With the toll of COVID-19 now intensifying in low- and middle-income countries (LMICs), many of these innovators are turning their attention to this grandest of global health challenges we face—drawing on their unique expertise to leverage or adapt existing technologies to help fight COVID-19 in the world’s poorest places. This work is essential given many of the COVID-19 interventions deployed in high-income countries, like the United States, are ill-suited for use in low-resource settings, which often lack electricity, clean water, or adequate health infrastructure. Yet thus far, Congress has largely overlooked the importance of supporting LMICs in responding to this crisis, something policymakers should remedy as the pass this next round of COVID-19 appropriations.
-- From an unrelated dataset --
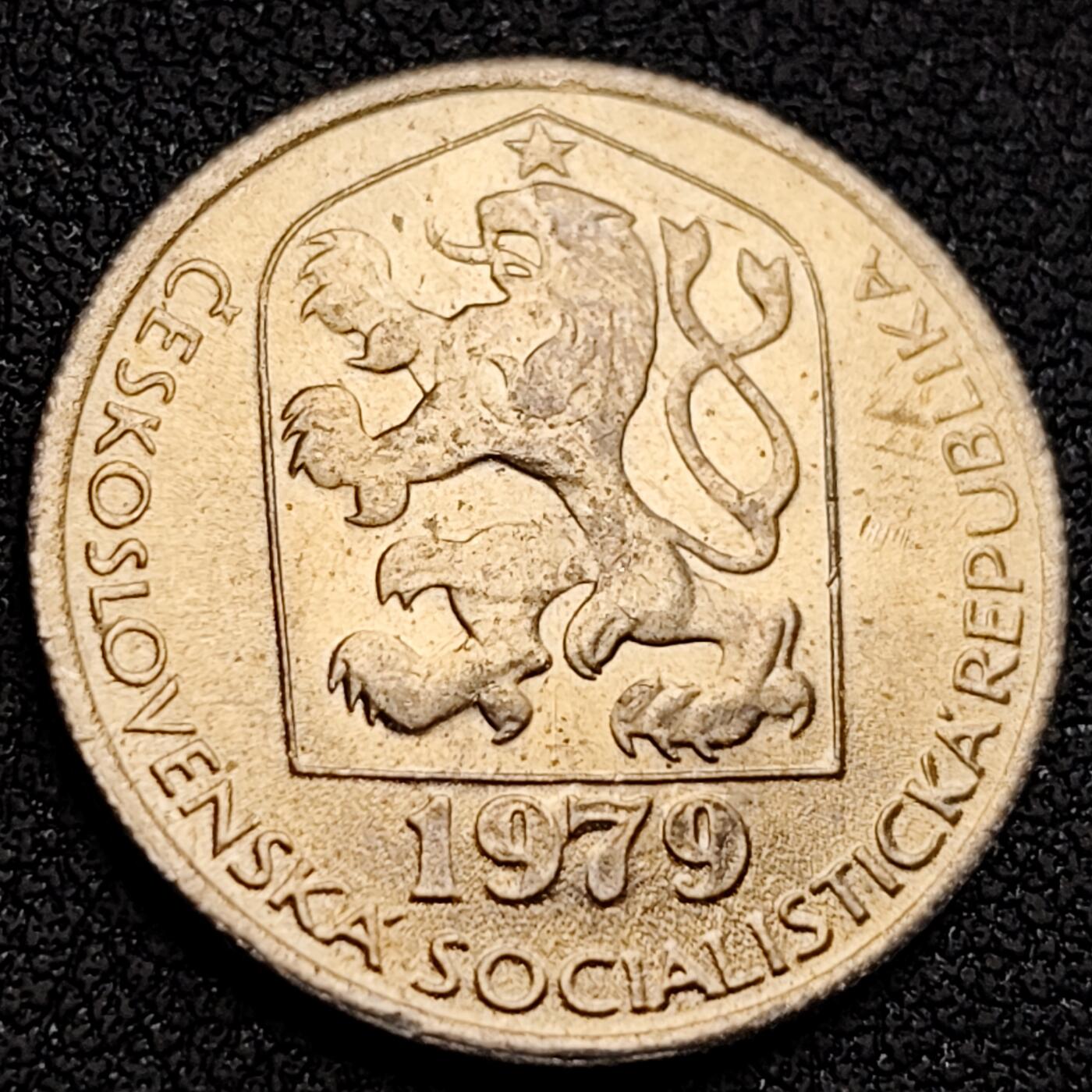 泉币菌-第152场-精品福利场 。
Examples of impact-ready innovations already being advanced by previous USAID Grand Challenge winners which could be mobilized to fight COVID-19 globally include:

  • DripAssist, a low-cost tool—developed by Ebola Grand Challenge winner Shift Labs—that manages the flow rate of IV treatments with a simple gravity system, replacing the need for expensive, difficult-to-use infusion pumps. Costing less than one-tenth of the price of a traditional IV pump, DripAssist requires no maintenance and runs on a single AA battery, making it particularly suitable for use in resource-limited settings. With many of the first potential COVID-19 treatments like remdesivir requiring IV administration, this is an important tool to improve patient care in LMICs.
  • Highlight, an ingenious powder—developed by Ebola Grand Challenge winner Kinnos—that temporarily turns disinfectant blue, so it is visible during application before fading back to clear once a surface has been decontaminated. This helps health care workers ensure they have fully covered and decontaminated areas, important for stopping the spread of highly infectious diseases like COVID-19. In response to the pandemic, Highlight’s developers are working to scale up production to provide the product at a discount in LMICs.

    Photo credit: Kinnos

  • A biometric patient ID system—developed by Saving Lives at Birth Grand Challenge (SL@B) innovator Simprints—to help health care systems reliably identify patients to improve disease surveillance, contract tracing, and care management. Simprints’ main flagship product uses a fingerprint scanner for patient identification, but the team is now testing a contactless system for COVID-19 that uses mobile phone cameras and palm/facial recognition. More than 1 billion people worldwide lack access to reliable identification, complicating health care treatment and tracking efforts.
  • A simple-to-use, rapid point-of-care COVID-19 test designed for low-resource settings—developed by SL@B innovator Rice University—that offers results in 30 minutes or less, using a platform that is expected to cost less than $5,000 per instrument and less than $2 per test. With USAID support, Rice is validating the test and pursuing emergency use authorization from the US Food and Drug Administration.

While clearly there is no shortage of high-impact ideas to bolster the fight against COVID-19 in LMICs, to identify the best solutions and advance them from proof of concept to widespread availability, additional funding is urgently needed.

That’s why GHTC, leading global health and development organizations, and Members of Congress on both sides of the aisle are urging Congress to provide additional emergency funding to support the international COVID-19 response—including support for USAID to advance innovations for low-resource settings through models such as a Grand Challenge for COVID-19.

USAID and its network of innovators have a long and storied track record of delivering tools that are as effective in low-income countries as they are in high-income countries, uniquely equipping the agency and its partners to take on this grandest global health challenge yet.

A lot is at stake in getting this international response right. After all, we will not defeat this disease anywhere until we defeat it everywhere.